72 : Roh Jahat

Cring~ Gemerincing lonceng di pintu pertanda kehadiran pengunjung.

"Selamat datang di Mantra Coffee."

.

.

.

"Kemaren, lu ketemu sama, Tantenya, Mila, Dir?" tanya Andis yang sedang membuat sebotol moccacino.

"Iya."

"Ngobrol apa lu?"

"Ya, diintrogasi seputar kehidupan," jawab Dirga yang sedang duduk sambil mengelus-elus Anna.

"Dis, sekalian dong, americano satu," Dirga meminta Andis untuk membuatkan segelas kopi americano untuknya.

"Siap," jawab Andis.

"Lu tau temen kantornya, Ajay, Dis?"

"Mbak Ajeng?" tanya Andis.

"Bukan, namanya, Senja."

Andis hanya diam, tanda ia tak tahu.

"Fajar, Senja," ucap Dirga.

"Tama, Qilla," lanjutnya.

"Dirga, Mila?" tanya Andis.

"Kalo ... Andis?" tanya Dirga balik.

Andis menuangkan americano yang ia buat ke dalam botol. Ia berjalan ke arah Dirga sambil melempar pelan kopi itu ke udara, dan terjun kembali ke tangannya. Andis meletakan botol itu di meja Dirga sambil menatap Dirga.

"Andis hanya miliknya sendiri," ucap Andis.

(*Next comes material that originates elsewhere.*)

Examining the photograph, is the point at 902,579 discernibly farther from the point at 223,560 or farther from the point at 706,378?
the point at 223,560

Pria bertopi itu pergi meninggalkan mantra, lengkap dengan kemeja korsa dan tas selempangnya. Ia mengendarai motor dan pergi entah kemana, padahal sekarang sudah memasuki liburan kenaikan semester lima.

Andis mengendarai motornya hingga ia berada di sebuah jembatan besar, Andis memarkirkan motornya. Seorang wanita berdiri sambil menatap ke bawah, Andis menghampiri wanita itu dan bersandar di tembok pembatas jembatan. Wanita itu naik ke pembatas dan terjun ke bawah. Sedangkan Andis membuka penutup botol moccacino dan meminumnya.

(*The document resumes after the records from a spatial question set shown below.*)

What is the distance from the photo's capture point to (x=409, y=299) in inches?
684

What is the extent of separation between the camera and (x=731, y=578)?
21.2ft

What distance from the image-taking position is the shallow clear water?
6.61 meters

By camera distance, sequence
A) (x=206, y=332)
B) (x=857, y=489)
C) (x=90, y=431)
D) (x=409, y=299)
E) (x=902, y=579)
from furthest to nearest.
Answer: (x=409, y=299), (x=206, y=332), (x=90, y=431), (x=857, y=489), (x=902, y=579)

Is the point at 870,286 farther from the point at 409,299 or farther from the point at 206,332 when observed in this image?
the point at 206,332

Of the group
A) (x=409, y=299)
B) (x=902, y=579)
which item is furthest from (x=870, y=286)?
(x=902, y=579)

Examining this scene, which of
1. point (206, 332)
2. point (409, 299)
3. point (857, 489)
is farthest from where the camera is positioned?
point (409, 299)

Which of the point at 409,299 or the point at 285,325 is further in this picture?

Tak butuh waktu lama, wanita itu secara tiba-tiba berada di sebelah Andis lagi dan mengulangi apa yang barusan ia lakukan. Hingga beberapa kali.

"Ga capek?" tanya Andis.

Wanita itu menoleh ke arah Andis dengan wajah yang hancur, bola matanya bergelantungan hampir putus dari matanya. Andis tak berani menatapnya, ia hanya berdiri sambil bersandar dan meminum kopi.

"Ngopi dulu nih," Andis meletakan kopi itu di tanah dan pergi dari tempat itu.

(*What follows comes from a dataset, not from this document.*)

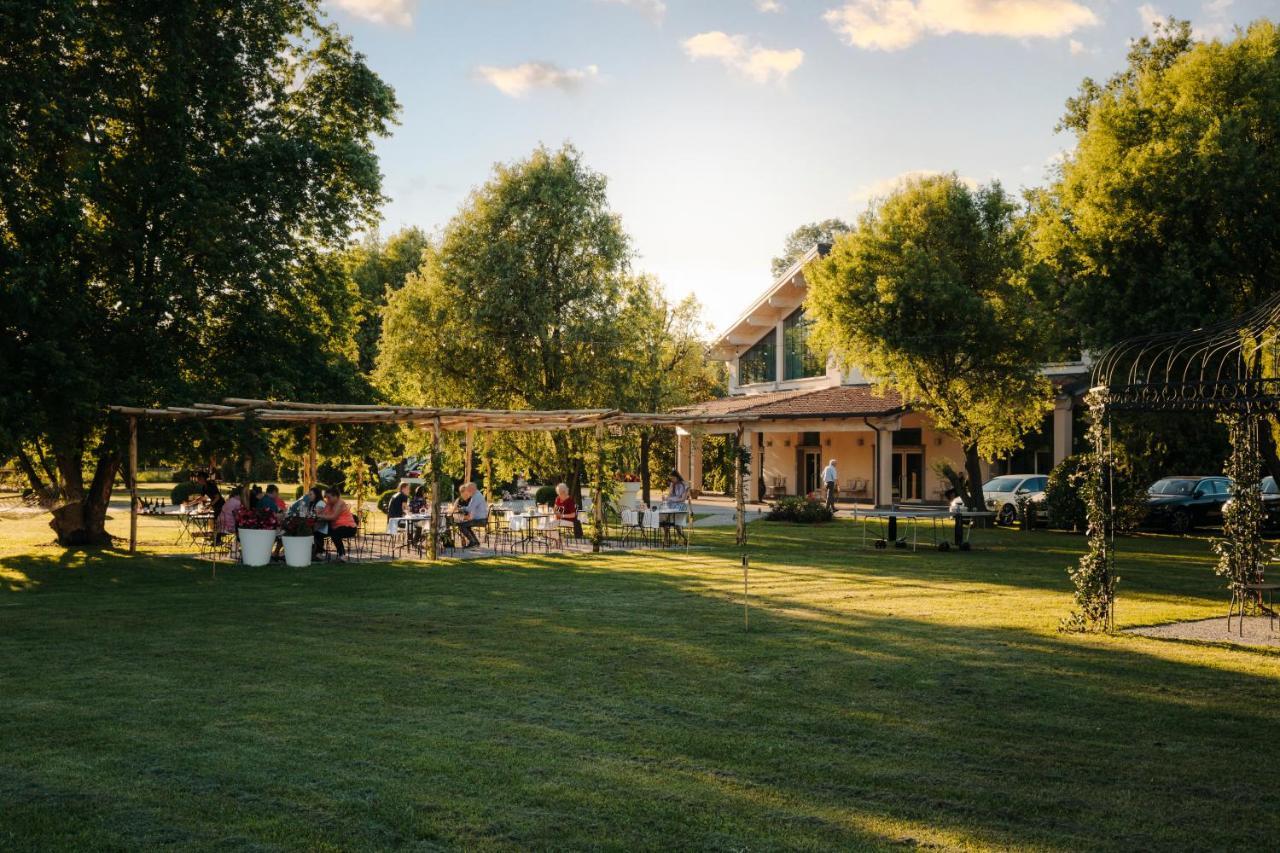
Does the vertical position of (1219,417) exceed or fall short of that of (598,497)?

Wanita itu menempel pada Andis yang sedang melaju dengan motornya.

Yeeee, ketagihan kan lo, batin Andis.

"Kenapa bunuh diri begitu sih?" tanya Andis pada wanita itu.

"Apa yang bisa gua bantu? Supaya lu bisa tenang."

"Mati ...," ucap wanita itu lirih.

"Hah?"

"Mati," jawabnya lagi.

"Mati?" tanya Andis.

Tin ... Tin

Di depan Andis ada sebuah mobil tronton. Andis membanting stir ke arah kiri, ia sengaja menjatuhkan dirinya agar tidak tertabrak mobil itu. Tanpa sadar, ia berada di jalur yang salah, Andis melaju di jalur yang berlawanan dengan jalur yang seharusnya. Ia menerjang arus.

Sejak kapan?

Sosok wanita itu menghilang. Orang-orang mulai berdatangan untuk menolong Andis yang terjatuh. Beruntung lukanya tidak parah, jika saja ia telat beberapa detik, mungkin ia sudah hancur tertabrak mobil tronton yang ada di hadapannya tadi. Sekarang Andis sedang mengistirahatkan diri di pinggir jalan.

"Andis!" panggil Sekar yang tiba-tiba saja muncul.

"Kata temen-temen, Sekar, Andis hampir mati, Sekar khawatir," ucap hantu gadis itu.

Apa ... Sekar bisa jadi seperti hantu wanita yang tadi berusaha mencelakai gua? Apa ... Sekar bisa berubah jadi hantu yang mencelakai orang lain, jika terlalu lama di bumi?

Andis hanya melamun, banyak pertanyaan yang muncul di kepalanya.

"Kata mereka semua, Si Jalang penunggu jembatan itu yang berusaha nyakitin, Andis--"

"Setan-setan kayak gitu takut pulang ke alam suratma gara-gara bunuh diri, mereka mendahului takdir mereka. Memang sih urusan tuhan untuk mengampuni mereka--tapi karena dia udah berusaha nyakitin Andis, berarti perkara ngirim dia ke sisi tuhan itu, urusan, Sekar," ucap Sekar dengan wajah yang marah.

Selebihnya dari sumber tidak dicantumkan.